The parameters are nvarchar(50), nvarchar(50), binary(32), varbinary(2000)

When I run the code through SQL profiler, I get this result.

exec [dbo].[Insert] @param1=N'param1',@param2=N'param2',@cookie=0x00000000000000000000000000000000000000000000000000000000000000000000000000000000000000000000000000000000000000000000000000000000000000000000000000000000000000000000000000000000000000000000000000000000000000000000000000000000000000000000000000000000000000000000000000000000000000000000000000000000000000000000000000000000000000000000000000000000000000000000000000000000000000000000000000000000000000000000000000000000000000000000000000000000000000000000000000000000000000000000000000000000000000000000000000000000000000000000000000000000000000000000000000000000000000000000000000000000000000000000000

[SNIP because of 16000 zeros]

,@data=0x0000

All parameters went through ok other than the binary(32) cookie. The varbinary(2000) seemed to work fine and the correct length was maintained.

Is there a way to prevent the extra data being sent to SQL server?
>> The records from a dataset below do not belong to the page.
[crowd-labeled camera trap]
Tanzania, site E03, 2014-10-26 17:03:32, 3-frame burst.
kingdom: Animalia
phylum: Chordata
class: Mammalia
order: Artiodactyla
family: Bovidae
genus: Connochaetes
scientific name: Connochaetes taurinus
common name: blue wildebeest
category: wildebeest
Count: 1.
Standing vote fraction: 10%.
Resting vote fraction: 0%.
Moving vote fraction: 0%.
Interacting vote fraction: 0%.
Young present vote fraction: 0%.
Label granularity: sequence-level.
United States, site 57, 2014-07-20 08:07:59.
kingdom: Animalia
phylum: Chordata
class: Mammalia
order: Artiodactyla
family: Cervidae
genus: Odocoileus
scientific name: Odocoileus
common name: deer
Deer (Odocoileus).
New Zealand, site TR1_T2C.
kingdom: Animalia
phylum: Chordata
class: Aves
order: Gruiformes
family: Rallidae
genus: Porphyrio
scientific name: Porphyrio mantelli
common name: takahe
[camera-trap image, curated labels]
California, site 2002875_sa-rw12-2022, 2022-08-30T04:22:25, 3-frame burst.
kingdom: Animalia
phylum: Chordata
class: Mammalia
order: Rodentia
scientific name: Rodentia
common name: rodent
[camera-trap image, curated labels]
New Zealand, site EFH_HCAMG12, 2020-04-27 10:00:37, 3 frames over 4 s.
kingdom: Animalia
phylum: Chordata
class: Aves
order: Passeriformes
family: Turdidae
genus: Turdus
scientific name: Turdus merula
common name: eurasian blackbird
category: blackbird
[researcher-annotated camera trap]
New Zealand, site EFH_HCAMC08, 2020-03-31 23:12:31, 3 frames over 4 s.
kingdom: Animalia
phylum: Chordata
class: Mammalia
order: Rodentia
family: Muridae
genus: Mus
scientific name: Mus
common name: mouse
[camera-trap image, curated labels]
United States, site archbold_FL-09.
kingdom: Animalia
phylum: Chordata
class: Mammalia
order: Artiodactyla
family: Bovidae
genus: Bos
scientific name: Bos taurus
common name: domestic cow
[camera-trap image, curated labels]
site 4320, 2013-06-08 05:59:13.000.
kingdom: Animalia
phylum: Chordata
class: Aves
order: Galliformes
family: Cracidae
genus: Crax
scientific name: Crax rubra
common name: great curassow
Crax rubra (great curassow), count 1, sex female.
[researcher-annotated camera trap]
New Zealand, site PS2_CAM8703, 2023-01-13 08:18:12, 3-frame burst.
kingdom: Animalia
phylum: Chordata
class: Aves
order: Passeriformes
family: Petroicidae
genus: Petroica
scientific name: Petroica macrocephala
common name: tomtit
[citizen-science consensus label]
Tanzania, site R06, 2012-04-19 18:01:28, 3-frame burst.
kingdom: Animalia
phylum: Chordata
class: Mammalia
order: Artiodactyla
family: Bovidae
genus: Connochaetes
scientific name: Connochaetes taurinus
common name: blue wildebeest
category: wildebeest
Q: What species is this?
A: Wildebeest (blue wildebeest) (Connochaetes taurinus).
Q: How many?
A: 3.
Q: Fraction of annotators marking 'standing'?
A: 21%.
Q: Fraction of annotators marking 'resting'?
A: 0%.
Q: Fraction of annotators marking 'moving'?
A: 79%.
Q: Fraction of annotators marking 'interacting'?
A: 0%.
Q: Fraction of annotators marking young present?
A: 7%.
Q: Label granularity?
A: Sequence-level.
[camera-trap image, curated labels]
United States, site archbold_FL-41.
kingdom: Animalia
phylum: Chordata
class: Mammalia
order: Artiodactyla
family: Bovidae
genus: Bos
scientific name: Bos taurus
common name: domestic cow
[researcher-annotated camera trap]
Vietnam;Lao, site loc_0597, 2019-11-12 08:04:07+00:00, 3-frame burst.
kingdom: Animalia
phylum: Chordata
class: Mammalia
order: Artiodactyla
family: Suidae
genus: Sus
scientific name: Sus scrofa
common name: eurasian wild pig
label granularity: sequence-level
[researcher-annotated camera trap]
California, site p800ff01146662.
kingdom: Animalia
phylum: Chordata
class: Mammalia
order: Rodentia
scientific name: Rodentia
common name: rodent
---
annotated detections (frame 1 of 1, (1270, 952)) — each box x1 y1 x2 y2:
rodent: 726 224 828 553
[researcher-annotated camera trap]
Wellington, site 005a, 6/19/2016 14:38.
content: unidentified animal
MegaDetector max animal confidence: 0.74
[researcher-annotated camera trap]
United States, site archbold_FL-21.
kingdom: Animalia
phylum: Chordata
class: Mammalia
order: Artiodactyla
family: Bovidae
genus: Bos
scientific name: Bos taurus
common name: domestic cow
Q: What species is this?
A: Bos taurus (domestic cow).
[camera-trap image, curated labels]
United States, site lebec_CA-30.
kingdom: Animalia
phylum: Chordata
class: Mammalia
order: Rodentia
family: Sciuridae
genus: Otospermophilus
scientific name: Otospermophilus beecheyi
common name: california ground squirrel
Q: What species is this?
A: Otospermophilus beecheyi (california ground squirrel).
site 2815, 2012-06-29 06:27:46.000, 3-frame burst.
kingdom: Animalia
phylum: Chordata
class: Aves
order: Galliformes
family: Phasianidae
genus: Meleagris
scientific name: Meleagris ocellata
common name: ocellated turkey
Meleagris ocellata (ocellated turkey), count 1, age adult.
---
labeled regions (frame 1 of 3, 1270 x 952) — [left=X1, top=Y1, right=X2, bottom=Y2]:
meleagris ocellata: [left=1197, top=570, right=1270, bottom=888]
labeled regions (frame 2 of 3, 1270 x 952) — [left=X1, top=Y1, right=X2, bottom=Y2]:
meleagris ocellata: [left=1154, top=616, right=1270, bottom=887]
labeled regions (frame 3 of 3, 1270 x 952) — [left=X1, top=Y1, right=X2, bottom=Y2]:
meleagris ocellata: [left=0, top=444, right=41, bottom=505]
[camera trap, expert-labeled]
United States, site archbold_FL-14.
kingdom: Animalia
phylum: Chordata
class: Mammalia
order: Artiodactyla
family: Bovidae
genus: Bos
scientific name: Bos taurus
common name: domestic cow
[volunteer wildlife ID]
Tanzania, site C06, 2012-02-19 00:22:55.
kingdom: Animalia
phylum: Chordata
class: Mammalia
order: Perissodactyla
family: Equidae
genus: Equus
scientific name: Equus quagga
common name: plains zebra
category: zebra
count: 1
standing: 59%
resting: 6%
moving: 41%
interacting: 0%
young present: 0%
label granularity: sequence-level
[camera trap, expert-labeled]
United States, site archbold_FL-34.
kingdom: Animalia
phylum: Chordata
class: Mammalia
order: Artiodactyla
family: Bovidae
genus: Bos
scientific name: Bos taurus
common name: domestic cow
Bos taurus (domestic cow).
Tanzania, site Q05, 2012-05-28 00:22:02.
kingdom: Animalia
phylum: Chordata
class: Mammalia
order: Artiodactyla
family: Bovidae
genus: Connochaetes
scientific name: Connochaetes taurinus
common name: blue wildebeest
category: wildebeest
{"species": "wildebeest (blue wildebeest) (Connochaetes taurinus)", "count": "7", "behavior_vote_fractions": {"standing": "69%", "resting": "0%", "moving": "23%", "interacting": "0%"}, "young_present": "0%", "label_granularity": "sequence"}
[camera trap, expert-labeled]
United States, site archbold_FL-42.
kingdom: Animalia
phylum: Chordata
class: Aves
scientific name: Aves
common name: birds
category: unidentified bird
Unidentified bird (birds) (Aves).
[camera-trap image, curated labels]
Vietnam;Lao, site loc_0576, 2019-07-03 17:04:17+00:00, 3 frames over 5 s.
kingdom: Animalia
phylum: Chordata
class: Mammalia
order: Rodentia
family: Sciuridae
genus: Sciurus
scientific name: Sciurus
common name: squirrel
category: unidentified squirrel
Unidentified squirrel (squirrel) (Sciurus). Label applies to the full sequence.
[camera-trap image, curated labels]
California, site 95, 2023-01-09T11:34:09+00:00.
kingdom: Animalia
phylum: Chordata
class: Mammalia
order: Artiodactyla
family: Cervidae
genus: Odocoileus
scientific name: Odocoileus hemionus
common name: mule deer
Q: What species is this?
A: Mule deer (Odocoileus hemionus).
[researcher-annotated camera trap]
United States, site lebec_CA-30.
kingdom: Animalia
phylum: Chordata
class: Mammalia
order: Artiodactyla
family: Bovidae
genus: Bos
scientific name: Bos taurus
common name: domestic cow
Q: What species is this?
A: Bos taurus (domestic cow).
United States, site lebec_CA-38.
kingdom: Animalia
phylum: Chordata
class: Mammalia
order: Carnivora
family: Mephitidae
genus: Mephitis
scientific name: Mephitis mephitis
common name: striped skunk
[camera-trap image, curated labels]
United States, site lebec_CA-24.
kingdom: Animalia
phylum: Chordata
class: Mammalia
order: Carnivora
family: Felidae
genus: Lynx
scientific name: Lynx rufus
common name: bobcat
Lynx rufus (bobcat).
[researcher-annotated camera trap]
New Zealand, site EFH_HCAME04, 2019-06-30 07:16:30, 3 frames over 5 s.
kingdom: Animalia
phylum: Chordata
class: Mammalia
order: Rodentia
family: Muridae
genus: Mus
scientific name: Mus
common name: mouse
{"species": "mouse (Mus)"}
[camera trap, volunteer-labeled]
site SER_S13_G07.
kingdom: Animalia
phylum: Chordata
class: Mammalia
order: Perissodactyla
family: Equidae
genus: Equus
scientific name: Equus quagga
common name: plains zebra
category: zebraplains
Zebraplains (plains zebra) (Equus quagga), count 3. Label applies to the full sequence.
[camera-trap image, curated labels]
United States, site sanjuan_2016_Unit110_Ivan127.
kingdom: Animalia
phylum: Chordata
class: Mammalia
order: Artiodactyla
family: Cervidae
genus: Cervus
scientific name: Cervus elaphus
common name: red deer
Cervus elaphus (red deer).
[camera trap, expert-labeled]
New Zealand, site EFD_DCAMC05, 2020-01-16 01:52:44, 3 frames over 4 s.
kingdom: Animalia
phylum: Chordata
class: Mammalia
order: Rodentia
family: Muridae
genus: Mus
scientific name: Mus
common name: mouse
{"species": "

This seems like a big waste of network resource.

A: 

EF 4 always uses largish params, because using param-size = data-size mostly means that the query can't be re-used with new param values, so SQL can't cache the queries for you. In other words, what it's doing now is probably more efficient overall than using a smaller param, if your data size ever changes.

If your data size never changes, then use a different column width.